PROVIDED INFORMATION:
********************
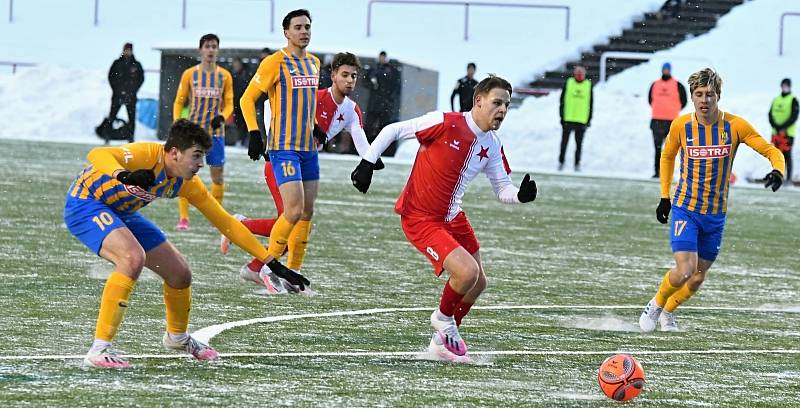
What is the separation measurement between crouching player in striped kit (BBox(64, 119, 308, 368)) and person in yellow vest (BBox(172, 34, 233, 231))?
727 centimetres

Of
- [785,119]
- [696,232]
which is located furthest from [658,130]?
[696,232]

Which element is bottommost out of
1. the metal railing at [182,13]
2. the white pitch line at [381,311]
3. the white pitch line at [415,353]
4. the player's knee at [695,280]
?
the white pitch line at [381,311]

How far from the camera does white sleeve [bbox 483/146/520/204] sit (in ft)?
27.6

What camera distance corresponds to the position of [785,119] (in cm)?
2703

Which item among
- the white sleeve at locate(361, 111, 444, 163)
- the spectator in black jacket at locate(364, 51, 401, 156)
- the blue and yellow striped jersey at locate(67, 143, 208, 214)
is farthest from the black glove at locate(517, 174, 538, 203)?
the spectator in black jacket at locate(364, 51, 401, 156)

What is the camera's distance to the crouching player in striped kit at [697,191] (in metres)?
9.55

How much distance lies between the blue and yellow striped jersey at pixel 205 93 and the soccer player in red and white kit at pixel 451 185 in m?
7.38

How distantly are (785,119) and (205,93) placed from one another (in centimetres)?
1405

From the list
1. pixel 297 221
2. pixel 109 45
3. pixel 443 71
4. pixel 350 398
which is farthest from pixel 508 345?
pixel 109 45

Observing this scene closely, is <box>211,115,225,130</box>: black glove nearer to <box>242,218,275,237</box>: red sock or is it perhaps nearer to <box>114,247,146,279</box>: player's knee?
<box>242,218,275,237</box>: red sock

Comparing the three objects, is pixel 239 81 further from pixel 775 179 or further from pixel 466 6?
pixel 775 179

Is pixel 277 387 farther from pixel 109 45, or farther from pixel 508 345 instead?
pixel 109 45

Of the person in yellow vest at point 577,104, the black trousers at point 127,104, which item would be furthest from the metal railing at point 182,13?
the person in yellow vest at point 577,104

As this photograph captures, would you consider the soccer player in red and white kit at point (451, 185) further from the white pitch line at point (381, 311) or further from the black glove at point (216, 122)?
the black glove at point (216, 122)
********************
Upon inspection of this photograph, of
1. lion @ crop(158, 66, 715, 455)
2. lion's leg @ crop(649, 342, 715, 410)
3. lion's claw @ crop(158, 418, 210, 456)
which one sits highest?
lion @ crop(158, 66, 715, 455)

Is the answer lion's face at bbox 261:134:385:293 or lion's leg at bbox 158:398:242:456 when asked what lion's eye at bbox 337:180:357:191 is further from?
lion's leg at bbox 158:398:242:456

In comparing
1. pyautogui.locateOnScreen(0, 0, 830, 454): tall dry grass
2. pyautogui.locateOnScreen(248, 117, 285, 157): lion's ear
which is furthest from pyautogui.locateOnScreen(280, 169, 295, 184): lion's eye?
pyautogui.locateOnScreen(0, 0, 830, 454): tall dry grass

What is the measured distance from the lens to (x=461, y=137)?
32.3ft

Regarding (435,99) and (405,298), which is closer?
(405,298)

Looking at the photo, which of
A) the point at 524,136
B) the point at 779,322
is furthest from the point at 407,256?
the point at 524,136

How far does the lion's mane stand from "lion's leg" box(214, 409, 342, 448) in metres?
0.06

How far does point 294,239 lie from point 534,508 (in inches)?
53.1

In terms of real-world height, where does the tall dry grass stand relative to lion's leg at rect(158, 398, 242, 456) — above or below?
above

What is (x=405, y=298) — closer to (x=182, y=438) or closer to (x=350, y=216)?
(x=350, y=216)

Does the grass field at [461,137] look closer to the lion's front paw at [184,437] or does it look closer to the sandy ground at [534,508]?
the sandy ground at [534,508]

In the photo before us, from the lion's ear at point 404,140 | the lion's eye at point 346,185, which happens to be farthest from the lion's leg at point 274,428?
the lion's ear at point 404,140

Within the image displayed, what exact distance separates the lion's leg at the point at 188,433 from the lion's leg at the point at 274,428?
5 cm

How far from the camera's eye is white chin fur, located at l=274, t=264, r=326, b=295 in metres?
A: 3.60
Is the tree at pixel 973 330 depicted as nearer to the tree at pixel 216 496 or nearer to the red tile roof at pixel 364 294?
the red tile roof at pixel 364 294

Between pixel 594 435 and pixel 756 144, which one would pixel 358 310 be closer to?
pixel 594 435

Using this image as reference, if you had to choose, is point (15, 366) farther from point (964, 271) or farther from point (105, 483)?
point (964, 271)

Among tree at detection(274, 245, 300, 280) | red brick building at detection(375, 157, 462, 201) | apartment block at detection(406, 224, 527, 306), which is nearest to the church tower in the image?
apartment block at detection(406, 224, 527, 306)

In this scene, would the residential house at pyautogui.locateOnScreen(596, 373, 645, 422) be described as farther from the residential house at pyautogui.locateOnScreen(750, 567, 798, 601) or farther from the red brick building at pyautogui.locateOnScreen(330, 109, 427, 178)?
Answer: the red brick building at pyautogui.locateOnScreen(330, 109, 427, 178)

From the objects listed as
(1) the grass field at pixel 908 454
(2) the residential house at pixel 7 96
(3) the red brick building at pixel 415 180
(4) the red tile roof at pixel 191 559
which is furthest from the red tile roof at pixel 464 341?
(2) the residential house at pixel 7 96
********************
REQUIRED WORK:
Return every line of the material above that contains the word "sleeve". Case counts, so only matches with the same capitalization qualify.

EXERCISE SOLUTION:
How far from the camera does white sleeve [bbox 483/146/520/204] sit (in ft)?
- the white sleeve at locate(361, 111, 444, 163)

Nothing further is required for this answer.